The typical RAG flow is:

  1. Retrieve: Use the user's query to search a database of your documents (often a vector store) and find the most relevant chunks of text.
  2. Augment: Add these retrieved chunks of text into the prompt, along with the original user query.
  3. Generate: Pass the augmented prompt to the LLM and ask it to generate an answer based only on the provided context.

LangChain provides all the components needed to build a RAG chain, including document loaders, text splitters, embedding models, and retrievers. This pattern is fundamental to building chatbots that can answer questions about specific, up-to-date information.

10. The Broader Ecosystem

LangChain is more than just a library; it's an ecosystem. As you build more complex applications, two other tools become essential:

  • LangSmith: A platform for debugging, tracing, and monitoring your LLM applications. When a chain doesn't work as expected, LangSmith gives you a detailed, step-by-step view of every component's inputs and outputs. This is invaluable for identifying the source of errors or unexpected behavior.

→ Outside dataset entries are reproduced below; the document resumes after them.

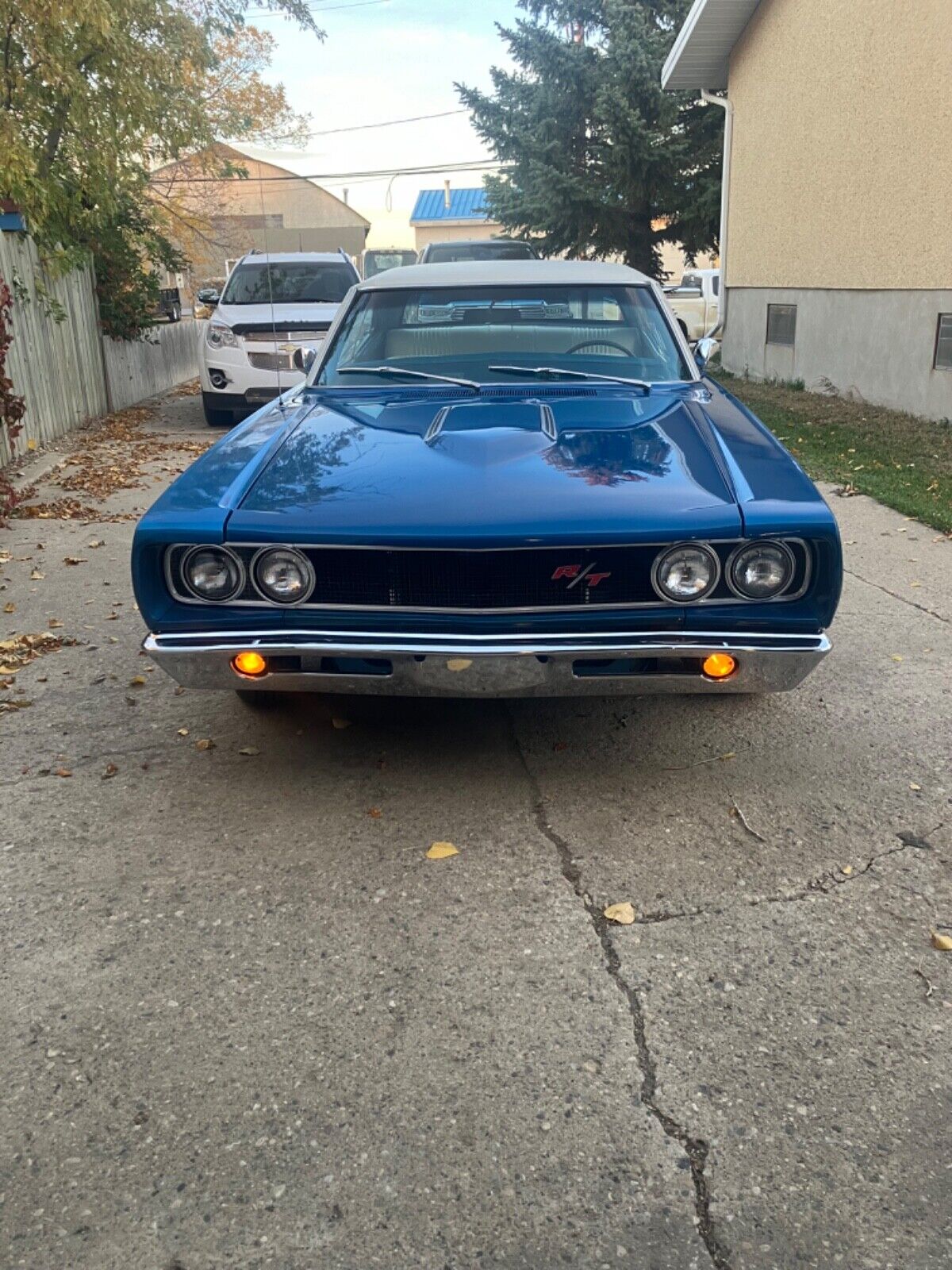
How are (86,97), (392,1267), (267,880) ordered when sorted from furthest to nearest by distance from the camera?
(86,97) < (267,880) < (392,1267)

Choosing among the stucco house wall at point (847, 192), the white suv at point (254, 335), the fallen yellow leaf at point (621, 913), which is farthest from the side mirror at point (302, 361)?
the stucco house wall at point (847, 192)

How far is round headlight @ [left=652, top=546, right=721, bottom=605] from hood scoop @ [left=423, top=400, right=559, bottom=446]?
68 cm

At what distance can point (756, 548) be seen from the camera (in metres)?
3.00

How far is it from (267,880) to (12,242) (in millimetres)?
8457

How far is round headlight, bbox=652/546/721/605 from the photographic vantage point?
2994mm

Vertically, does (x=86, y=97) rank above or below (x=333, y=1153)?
above

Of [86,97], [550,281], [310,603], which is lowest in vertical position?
[310,603]

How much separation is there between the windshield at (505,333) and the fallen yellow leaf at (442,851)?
1.94m

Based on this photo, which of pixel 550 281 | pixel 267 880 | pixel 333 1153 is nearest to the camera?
pixel 333 1153

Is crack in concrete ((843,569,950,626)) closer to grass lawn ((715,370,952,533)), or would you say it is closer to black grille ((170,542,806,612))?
grass lawn ((715,370,952,533))

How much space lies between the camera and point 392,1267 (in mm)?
1822

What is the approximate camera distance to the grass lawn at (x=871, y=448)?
7723mm

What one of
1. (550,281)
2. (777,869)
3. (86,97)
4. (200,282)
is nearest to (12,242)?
(86,97)

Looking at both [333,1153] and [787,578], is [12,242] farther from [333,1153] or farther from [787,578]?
[333,1153]
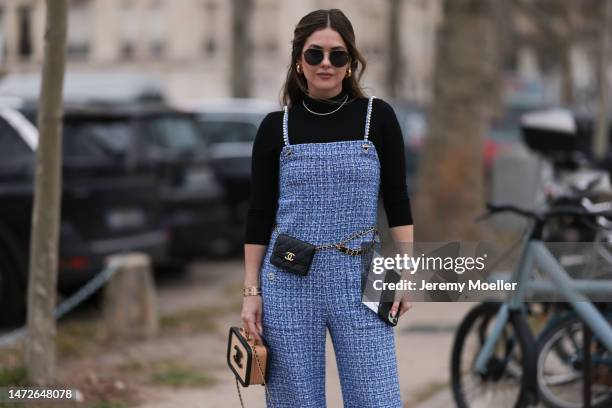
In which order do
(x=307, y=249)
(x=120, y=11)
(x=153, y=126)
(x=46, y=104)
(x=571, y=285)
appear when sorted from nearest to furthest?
1. (x=307, y=249)
2. (x=571, y=285)
3. (x=46, y=104)
4. (x=153, y=126)
5. (x=120, y=11)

  • LangServe: A library for deploying your LangChain chains as a production-ready REST API. With just a few lines of code, you can take any chain you've built and expose it as a web service with features like automatic type validation and asynchronous streaming.

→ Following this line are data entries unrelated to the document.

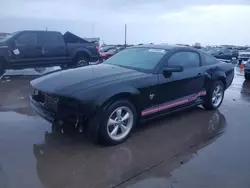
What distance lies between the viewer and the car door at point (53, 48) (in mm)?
9989

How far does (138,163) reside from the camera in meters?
3.33

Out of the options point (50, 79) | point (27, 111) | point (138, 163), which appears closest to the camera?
point (138, 163)

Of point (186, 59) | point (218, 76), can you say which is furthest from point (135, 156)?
point (218, 76)

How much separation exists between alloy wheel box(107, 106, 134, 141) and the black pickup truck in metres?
6.99

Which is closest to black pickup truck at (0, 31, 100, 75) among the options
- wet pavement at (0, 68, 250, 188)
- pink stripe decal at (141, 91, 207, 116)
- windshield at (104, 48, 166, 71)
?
wet pavement at (0, 68, 250, 188)

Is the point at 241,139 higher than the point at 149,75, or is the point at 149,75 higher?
the point at 149,75

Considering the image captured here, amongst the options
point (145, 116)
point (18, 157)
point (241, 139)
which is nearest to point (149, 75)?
point (145, 116)

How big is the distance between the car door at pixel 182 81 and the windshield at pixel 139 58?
22 cm

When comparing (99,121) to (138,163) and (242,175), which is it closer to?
Answer: (138,163)

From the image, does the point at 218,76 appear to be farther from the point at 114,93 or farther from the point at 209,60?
the point at 114,93

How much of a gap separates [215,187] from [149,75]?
201 centimetres

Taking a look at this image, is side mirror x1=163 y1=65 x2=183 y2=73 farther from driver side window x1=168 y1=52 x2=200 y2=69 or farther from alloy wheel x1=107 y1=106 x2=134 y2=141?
alloy wheel x1=107 y1=106 x2=134 y2=141

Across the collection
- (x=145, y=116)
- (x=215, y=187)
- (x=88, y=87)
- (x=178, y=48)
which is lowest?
(x=215, y=187)

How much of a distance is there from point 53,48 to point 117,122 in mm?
7332
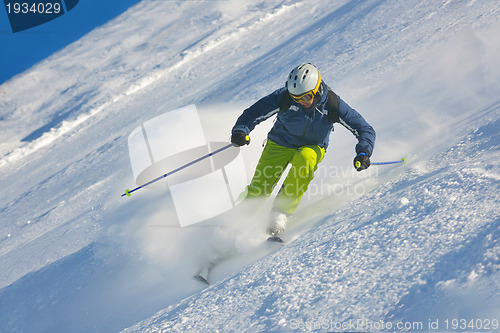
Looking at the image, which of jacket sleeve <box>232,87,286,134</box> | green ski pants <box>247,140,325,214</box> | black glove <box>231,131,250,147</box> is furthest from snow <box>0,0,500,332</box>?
jacket sleeve <box>232,87,286,134</box>

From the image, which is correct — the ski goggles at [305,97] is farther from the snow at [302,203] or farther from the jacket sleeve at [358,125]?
the snow at [302,203]

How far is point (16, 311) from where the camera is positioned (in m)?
3.84

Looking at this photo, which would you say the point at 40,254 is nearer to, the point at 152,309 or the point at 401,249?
the point at 152,309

Together, the core library, LangSmith, and LangServe provide a complete toolkit for building, debugging, and deploying LLM-powered applications.

Check your understanding

The lesson ends with a 5-question quiz. Take it in the player above to see your score.

  1. What is the primary role of a "Chain" in LangChain?
    • To provide a standard interface for different LLMs.
    • To connect multiple components, like a prompt and a model, in a sequence.
    • To parse the output of an LLM into a structured format.
    • To store and manage chat message history.
  2. In LangChain Expression Language (LCEL), what is the function of the pipe `|` operator?
    • It separates messages in a prompt template.
    • It indicates an optional component in the chain.
    • It links components, passing the output of the left component as input to the right one.
    • It terminates the chain and returns the final output.
  3. What is the main problem that Output Parsers are designed to solve?
    • They translate prompts from one language to another.
    • They correct spelling and grammar mistakes in user input.
    • They retrieve documents from a database to add to the prompt.
    • They convert the raw string output from an LLM into a structured format like JSON.
  4. In a `ChatPromptTemplate`, what is the purpose of a placeholder like `{topic}`?
    • It's a special command that the model must ignore.
    • It's a variable that will be filled with a dynamic value when the prompt is used.
    • It represents a predefined, built-in LangChain function.
    • It defines the data structure for the final output.
  5. What is the key idea behind Retrieval Augmented Generation (RAG)?
    • Training a new LLM from scratch on your own documents.
    • Asking multiple LLMs the same question and comparing their answers.
    • Providing the LLM with relevant external documents as context before it generates an answer.
    • Finetuning a pre-trained LLM with a small set of new examples.